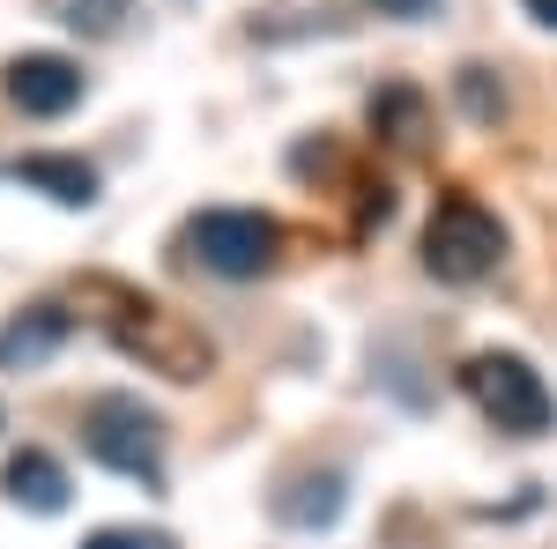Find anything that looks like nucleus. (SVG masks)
<instances>
[{"instance_id": "10", "label": "nucleus", "mask_w": 557, "mask_h": 549, "mask_svg": "<svg viewBox=\"0 0 557 549\" xmlns=\"http://www.w3.org/2000/svg\"><path fill=\"white\" fill-rule=\"evenodd\" d=\"M372 134H380V141H394V149H424V134H431V104H424V89L386 83L380 97H372Z\"/></svg>"}, {"instance_id": "4", "label": "nucleus", "mask_w": 557, "mask_h": 549, "mask_svg": "<svg viewBox=\"0 0 557 549\" xmlns=\"http://www.w3.org/2000/svg\"><path fill=\"white\" fill-rule=\"evenodd\" d=\"M83 446L97 467L127 475V483H164V416L141 409L134 394H97L83 409Z\"/></svg>"}, {"instance_id": "12", "label": "nucleus", "mask_w": 557, "mask_h": 549, "mask_svg": "<svg viewBox=\"0 0 557 549\" xmlns=\"http://www.w3.org/2000/svg\"><path fill=\"white\" fill-rule=\"evenodd\" d=\"M127 8L134 0H45V15L67 23V30H83V38H112L127 23Z\"/></svg>"}, {"instance_id": "2", "label": "nucleus", "mask_w": 557, "mask_h": 549, "mask_svg": "<svg viewBox=\"0 0 557 549\" xmlns=\"http://www.w3.org/2000/svg\"><path fill=\"white\" fill-rule=\"evenodd\" d=\"M461 394L475 401V416L498 423L506 438H543V431H557V394L520 349H475L469 364H461Z\"/></svg>"}, {"instance_id": "11", "label": "nucleus", "mask_w": 557, "mask_h": 549, "mask_svg": "<svg viewBox=\"0 0 557 549\" xmlns=\"http://www.w3.org/2000/svg\"><path fill=\"white\" fill-rule=\"evenodd\" d=\"M343 506L349 498H343V475H335V467H327V475H305V483H290V490L275 498V512H283L290 527H335Z\"/></svg>"}, {"instance_id": "7", "label": "nucleus", "mask_w": 557, "mask_h": 549, "mask_svg": "<svg viewBox=\"0 0 557 549\" xmlns=\"http://www.w3.org/2000/svg\"><path fill=\"white\" fill-rule=\"evenodd\" d=\"M75 335V312L67 304H23L8 327H0V372H38L52 364Z\"/></svg>"}, {"instance_id": "5", "label": "nucleus", "mask_w": 557, "mask_h": 549, "mask_svg": "<svg viewBox=\"0 0 557 549\" xmlns=\"http://www.w3.org/2000/svg\"><path fill=\"white\" fill-rule=\"evenodd\" d=\"M186 253L201 260L209 275H223V283H253L283 253V223L260 209H201L186 223Z\"/></svg>"}, {"instance_id": "3", "label": "nucleus", "mask_w": 557, "mask_h": 549, "mask_svg": "<svg viewBox=\"0 0 557 549\" xmlns=\"http://www.w3.org/2000/svg\"><path fill=\"white\" fill-rule=\"evenodd\" d=\"M506 260V223L483 209L475 194H446L424 223V267L438 283H454V290H469L483 283L491 267Z\"/></svg>"}, {"instance_id": "15", "label": "nucleus", "mask_w": 557, "mask_h": 549, "mask_svg": "<svg viewBox=\"0 0 557 549\" xmlns=\"http://www.w3.org/2000/svg\"><path fill=\"white\" fill-rule=\"evenodd\" d=\"M372 8H380V15H394V23H424L438 0H372Z\"/></svg>"}, {"instance_id": "14", "label": "nucleus", "mask_w": 557, "mask_h": 549, "mask_svg": "<svg viewBox=\"0 0 557 549\" xmlns=\"http://www.w3.org/2000/svg\"><path fill=\"white\" fill-rule=\"evenodd\" d=\"M461 97H469V112H475V120H491V112L506 104V97H491V89H483V67H461Z\"/></svg>"}, {"instance_id": "8", "label": "nucleus", "mask_w": 557, "mask_h": 549, "mask_svg": "<svg viewBox=\"0 0 557 549\" xmlns=\"http://www.w3.org/2000/svg\"><path fill=\"white\" fill-rule=\"evenodd\" d=\"M0 483H8V498H15V506H30V512H67V467L52 461L45 446H23V453L8 461V475H0Z\"/></svg>"}, {"instance_id": "16", "label": "nucleus", "mask_w": 557, "mask_h": 549, "mask_svg": "<svg viewBox=\"0 0 557 549\" xmlns=\"http://www.w3.org/2000/svg\"><path fill=\"white\" fill-rule=\"evenodd\" d=\"M520 8H528V15H535L543 30H557V0H520Z\"/></svg>"}, {"instance_id": "6", "label": "nucleus", "mask_w": 557, "mask_h": 549, "mask_svg": "<svg viewBox=\"0 0 557 549\" xmlns=\"http://www.w3.org/2000/svg\"><path fill=\"white\" fill-rule=\"evenodd\" d=\"M83 60H67V52H23V60H8V104L15 112H30V120H67L75 104H83Z\"/></svg>"}, {"instance_id": "9", "label": "nucleus", "mask_w": 557, "mask_h": 549, "mask_svg": "<svg viewBox=\"0 0 557 549\" xmlns=\"http://www.w3.org/2000/svg\"><path fill=\"white\" fill-rule=\"evenodd\" d=\"M15 178L30 186V194H45V201H60V209H89L97 201V171L83 164V157H23L15 164Z\"/></svg>"}, {"instance_id": "1", "label": "nucleus", "mask_w": 557, "mask_h": 549, "mask_svg": "<svg viewBox=\"0 0 557 549\" xmlns=\"http://www.w3.org/2000/svg\"><path fill=\"white\" fill-rule=\"evenodd\" d=\"M75 312H83L127 364H141V372H157V379H172V386H201L215 372V341L201 335V320H186L178 304L149 297L141 283L83 275V283H75Z\"/></svg>"}, {"instance_id": "13", "label": "nucleus", "mask_w": 557, "mask_h": 549, "mask_svg": "<svg viewBox=\"0 0 557 549\" xmlns=\"http://www.w3.org/2000/svg\"><path fill=\"white\" fill-rule=\"evenodd\" d=\"M83 549H178L164 527H97Z\"/></svg>"}]
</instances>
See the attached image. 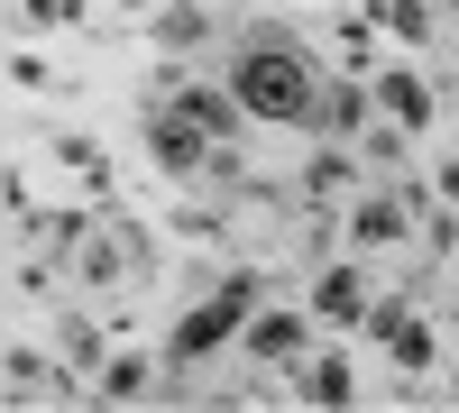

+++++

**The request**
Please reproduce, unchanged, the part of the material that opens with its first line and closes with the line containing "<instances>", both ends included. Leave the pictures out of your answer.

**Result**
Find anything that looks like nucleus. (SVG masks)
<instances>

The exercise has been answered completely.